There is some speculation over the involvement of formin-mediated nucleation of actin within podosomes although the investigations into this are still in their infancy. Evidence for formin-mediated nucleation in podosomes comes from a single study that has observed the formin, FRL1, localizing to a cap-like structure on top of the actin core of macrophage podosomes . Further investigation is needed to confirm this finding and resolve the issue of its apparent localization to the pointed ends of the actin filaments, as opposed to the barbed ends where formins are conventionally known to act. It should be noted that a model for the polarity of radial actin filaments of podosomes has been posited, whereby the barbed ends are orientated towards to the actin core of the podosome, as inferred from scanning EM in conjunction with myosin ‘S1’ fragment labeling .
In this model actin polymerization, at the face of the actin core, generates forces that push against the core and consequently promotes podosome protrusion . In this context, it is plausible that formins, localizing as expected at the barbed ends of actin filaments, could be found encasing the tops of the actin cores. However it is important to note that this model is yet to be comprehensively tested and therefore remains a speculative hypothesis. The prevailing theory for actin assembly during podosome formation therefore still centers around Arp2/3-mediated nucleation.

* * * * * * * * *

# [PROBLEMS AND TASKS]
1. Answer these questions using the podosome passage:
(a) Which formin was observed localizing to a cap-like structure on top of the actin core of macrophage podosomes?
(b) From what methods was the model for the polarity of radial actin filaments inferred?
(c) Around what does the prevailing theory for actin assembly during podosome formation still center?
2. Can you output, word for word, the portion of the podosome passage from "In this model" up to and including "around Arp2/3-mediated nucleation."?

Stored items:

* * * * * * * * *

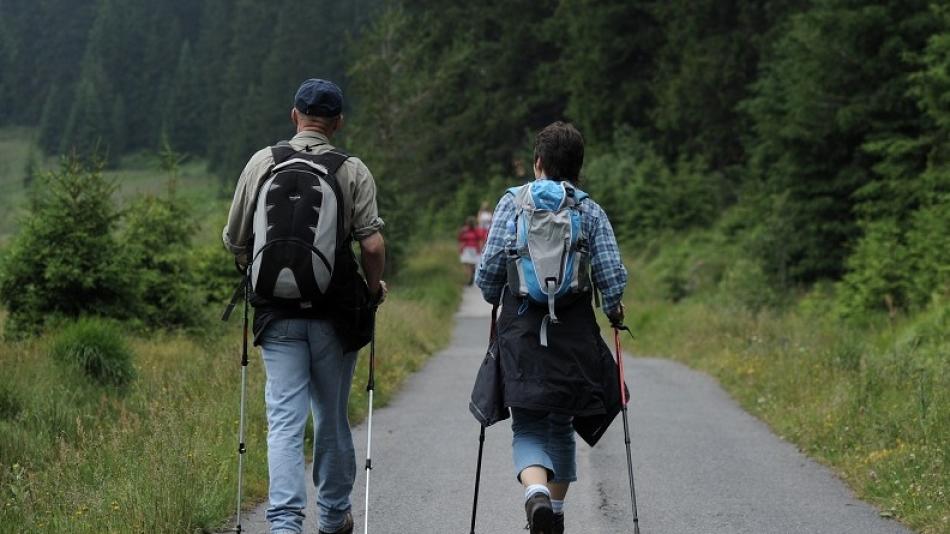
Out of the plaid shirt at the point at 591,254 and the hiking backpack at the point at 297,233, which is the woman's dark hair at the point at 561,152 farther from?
the hiking backpack at the point at 297,233

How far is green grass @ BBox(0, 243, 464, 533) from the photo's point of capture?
7.13m

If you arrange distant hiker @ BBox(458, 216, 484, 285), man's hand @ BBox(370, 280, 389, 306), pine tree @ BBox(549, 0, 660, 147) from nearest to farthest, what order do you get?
1. man's hand @ BBox(370, 280, 389, 306)
2. distant hiker @ BBox(458, 216, 484, 285)
3. pine tree @ BBox(549, 0, 660, 147)

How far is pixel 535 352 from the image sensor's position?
6.15m

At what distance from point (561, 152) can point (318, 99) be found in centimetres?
115

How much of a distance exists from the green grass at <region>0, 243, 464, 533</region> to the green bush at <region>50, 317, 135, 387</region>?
15 centimetres

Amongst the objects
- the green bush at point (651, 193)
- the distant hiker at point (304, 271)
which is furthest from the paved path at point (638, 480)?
the green bush at point (651, 193)

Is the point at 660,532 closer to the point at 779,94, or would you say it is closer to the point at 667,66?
the point at 779,94

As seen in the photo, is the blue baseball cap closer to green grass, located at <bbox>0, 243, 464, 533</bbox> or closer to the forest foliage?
green grass, located at <bbox>0, 243, 464, 533</bbox>

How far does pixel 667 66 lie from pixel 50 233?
107 ft

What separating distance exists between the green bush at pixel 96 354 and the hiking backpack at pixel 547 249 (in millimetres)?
7230

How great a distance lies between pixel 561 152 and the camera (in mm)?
6289

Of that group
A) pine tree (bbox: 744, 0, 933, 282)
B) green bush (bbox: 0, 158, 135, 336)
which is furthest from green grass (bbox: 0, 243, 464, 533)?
pine tree (bbox: 744, 0, 933, 282)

* * * * * * * * *

# [RESPONSES IN ORDER]
1.
(a) FRL1
(b) Scanning EM in conjunction with myosin ‘S1’ fragment labeling
(c) Arp2/3-mediated nucleation

2.
In this model actin polymerization, at the face of the actin core, generates forces that push against the core and consequently promotes podosome protrusion . In this context, it is plausible that formins, localizing as expected at the barbed ends of actin filaments, could be found encasing the tops of the actin cores. However it is important to note that this model is yet to be comprehensively tested and therefore remains a speculative hypothesis. The prevailing theory for actin assembly during podosome formation therefore still centers around Arp2/3-mediated nucleation.